:: Excerpt provided ::
I hear little voices. These are not ones I made up, once upon a time they came out of the mouths of people. Or were typed. Words of dismissal and incredulity, words of damningly faint praise and scathing criticism. When I can’t sleep at night, they haunt me, like hungry ghosts. Now, if I could hold the belief that every last one of the nay-sayers was jealous/mean/foolish then I could shake it off, but that’s never worked. Sure, they had their reasons, some better than others. Not giving up has depended to being able to subdue those voices, forget them, ignore them. But of course they feed into every doubt and uncertainty I ever had.
A degree of doubt and dissatisfactions seems to be key in creativity.
Get too comfortable and you’re going to stop. It’s that sneaking belief that it could have been better that makes you try again, and again, and again, because resting on laurels, real or imagined, is never enough. It doesn’t make for an easy life, but I’ve yet to meet a creative person who feels totally satisfied by the last thing they did, and who doesn’t wince a bit over the early stuff. There’s a difference between having a desire to do better, and never being able to trust your own judgement and creativity.
The little voices say you are rubbish and bound to fail. You can’t even sing in tune you sound like a cat. You’re not pretty enough. You didn’t go to the right university, and you didn’t study the right subject. You don’t have the right friends, and you aren’t smart enough to handle the industry. Basically you’re going to make a total fool of yourself if you try, and we’re telling you this for your own good, to spare you the inevitable humiliation that will come if you keep down this stupid route.
:::
:: Data section ::
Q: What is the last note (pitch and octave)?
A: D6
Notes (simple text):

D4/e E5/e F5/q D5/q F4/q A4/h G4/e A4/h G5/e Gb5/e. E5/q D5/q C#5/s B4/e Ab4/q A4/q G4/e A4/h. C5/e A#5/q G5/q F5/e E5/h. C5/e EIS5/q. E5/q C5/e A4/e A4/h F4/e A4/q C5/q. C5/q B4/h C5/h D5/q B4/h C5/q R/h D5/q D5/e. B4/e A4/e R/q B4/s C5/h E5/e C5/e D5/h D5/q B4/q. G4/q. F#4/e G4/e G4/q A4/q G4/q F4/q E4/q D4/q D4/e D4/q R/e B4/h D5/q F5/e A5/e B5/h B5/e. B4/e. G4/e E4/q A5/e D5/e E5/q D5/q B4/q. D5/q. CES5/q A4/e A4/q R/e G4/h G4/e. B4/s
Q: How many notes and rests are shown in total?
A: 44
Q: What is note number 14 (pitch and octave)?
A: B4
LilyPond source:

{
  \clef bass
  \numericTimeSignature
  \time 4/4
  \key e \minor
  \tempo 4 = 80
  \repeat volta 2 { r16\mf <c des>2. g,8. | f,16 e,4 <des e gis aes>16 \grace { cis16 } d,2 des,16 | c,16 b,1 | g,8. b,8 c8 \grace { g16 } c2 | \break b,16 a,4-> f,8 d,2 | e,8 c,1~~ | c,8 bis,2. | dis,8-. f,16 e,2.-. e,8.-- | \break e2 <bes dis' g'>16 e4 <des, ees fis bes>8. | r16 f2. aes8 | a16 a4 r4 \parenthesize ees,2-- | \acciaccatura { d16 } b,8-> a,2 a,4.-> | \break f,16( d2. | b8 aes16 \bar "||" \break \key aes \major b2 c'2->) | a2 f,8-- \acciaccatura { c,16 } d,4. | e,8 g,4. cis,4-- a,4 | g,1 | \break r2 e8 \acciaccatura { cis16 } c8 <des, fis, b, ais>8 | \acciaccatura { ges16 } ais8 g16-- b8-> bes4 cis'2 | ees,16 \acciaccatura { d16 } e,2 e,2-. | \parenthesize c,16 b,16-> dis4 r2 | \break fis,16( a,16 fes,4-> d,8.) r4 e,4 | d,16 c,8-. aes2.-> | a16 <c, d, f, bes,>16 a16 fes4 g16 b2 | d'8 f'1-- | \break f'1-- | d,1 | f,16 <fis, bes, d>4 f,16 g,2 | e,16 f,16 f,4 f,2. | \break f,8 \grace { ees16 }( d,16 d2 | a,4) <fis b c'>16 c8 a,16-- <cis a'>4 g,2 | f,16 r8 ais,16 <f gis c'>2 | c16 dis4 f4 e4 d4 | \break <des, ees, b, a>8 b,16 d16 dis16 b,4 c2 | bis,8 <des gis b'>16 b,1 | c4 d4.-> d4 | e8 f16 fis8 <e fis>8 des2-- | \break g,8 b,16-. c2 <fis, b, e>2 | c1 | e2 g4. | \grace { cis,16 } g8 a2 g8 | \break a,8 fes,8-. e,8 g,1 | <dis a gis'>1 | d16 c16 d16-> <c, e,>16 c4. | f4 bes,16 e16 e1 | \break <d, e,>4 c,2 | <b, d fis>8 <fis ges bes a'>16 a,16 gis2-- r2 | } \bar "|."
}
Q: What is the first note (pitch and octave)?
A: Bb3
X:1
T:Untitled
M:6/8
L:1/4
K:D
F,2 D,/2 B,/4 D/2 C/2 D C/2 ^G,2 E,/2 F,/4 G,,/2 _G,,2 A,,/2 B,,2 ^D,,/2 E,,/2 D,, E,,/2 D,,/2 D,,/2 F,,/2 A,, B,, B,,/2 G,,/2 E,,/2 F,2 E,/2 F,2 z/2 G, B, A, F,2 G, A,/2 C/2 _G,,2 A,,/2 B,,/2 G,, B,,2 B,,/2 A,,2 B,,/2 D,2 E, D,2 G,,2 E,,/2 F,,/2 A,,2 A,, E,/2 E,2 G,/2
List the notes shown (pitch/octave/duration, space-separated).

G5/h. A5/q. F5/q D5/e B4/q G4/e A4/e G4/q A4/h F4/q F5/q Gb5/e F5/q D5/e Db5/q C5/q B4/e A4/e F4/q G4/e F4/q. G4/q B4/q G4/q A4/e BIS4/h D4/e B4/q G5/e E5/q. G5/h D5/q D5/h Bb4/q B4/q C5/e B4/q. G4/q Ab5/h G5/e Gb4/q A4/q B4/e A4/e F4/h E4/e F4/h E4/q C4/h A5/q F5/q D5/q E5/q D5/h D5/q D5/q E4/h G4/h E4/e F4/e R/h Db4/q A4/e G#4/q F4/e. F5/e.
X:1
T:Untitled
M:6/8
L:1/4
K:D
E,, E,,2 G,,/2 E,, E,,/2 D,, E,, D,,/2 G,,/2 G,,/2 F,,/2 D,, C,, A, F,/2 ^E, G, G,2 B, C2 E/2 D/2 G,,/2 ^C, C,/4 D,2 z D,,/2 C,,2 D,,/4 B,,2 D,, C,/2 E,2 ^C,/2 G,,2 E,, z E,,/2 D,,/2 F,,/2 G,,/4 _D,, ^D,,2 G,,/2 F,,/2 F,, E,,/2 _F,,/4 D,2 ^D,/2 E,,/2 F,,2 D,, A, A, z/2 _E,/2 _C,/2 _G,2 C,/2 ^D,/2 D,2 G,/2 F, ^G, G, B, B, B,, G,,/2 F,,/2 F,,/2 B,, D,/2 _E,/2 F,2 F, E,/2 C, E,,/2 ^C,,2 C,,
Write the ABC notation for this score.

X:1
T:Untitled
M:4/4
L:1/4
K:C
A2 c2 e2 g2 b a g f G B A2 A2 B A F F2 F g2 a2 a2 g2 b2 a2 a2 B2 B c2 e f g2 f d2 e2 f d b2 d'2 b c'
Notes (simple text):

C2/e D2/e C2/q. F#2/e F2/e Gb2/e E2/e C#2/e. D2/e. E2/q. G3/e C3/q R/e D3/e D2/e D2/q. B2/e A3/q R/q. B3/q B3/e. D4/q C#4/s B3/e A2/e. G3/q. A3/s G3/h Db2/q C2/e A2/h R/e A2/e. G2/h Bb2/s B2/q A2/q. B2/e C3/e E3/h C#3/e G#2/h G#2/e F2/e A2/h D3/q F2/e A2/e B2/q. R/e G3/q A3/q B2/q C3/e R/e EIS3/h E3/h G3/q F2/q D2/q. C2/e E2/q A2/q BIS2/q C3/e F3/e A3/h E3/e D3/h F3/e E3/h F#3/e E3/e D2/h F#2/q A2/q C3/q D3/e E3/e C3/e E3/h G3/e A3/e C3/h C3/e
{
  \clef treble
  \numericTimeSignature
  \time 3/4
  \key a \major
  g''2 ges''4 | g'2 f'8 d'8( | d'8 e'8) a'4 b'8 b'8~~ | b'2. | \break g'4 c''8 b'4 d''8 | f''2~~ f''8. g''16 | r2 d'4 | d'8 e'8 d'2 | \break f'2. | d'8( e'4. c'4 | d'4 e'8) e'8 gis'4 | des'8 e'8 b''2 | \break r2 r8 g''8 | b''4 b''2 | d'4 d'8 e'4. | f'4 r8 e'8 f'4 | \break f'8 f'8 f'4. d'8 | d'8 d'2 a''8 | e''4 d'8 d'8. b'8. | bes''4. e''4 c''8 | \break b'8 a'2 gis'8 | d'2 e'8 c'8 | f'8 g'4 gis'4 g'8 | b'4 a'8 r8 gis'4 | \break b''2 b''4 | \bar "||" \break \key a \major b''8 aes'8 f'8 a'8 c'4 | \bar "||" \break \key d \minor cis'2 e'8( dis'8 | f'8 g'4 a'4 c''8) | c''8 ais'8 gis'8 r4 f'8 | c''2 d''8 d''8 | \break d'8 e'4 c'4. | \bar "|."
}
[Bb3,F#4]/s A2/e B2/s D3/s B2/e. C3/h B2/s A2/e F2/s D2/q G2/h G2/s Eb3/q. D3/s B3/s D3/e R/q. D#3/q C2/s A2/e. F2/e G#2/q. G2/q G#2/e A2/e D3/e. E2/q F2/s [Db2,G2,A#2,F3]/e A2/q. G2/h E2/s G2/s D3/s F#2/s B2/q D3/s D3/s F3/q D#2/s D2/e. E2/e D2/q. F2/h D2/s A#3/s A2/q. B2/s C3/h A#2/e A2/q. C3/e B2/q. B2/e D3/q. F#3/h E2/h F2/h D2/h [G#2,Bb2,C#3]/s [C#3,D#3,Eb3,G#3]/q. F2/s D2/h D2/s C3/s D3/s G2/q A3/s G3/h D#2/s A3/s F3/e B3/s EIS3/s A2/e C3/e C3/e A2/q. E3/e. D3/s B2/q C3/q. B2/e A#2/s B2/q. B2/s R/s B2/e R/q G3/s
:::
Given exercise:
Please list every kind of words that the piece about the little voices says once came from people's mouths.

Task response:
- Dismissal
- Incredulity
- Damningly faint praise
- Scathing criticism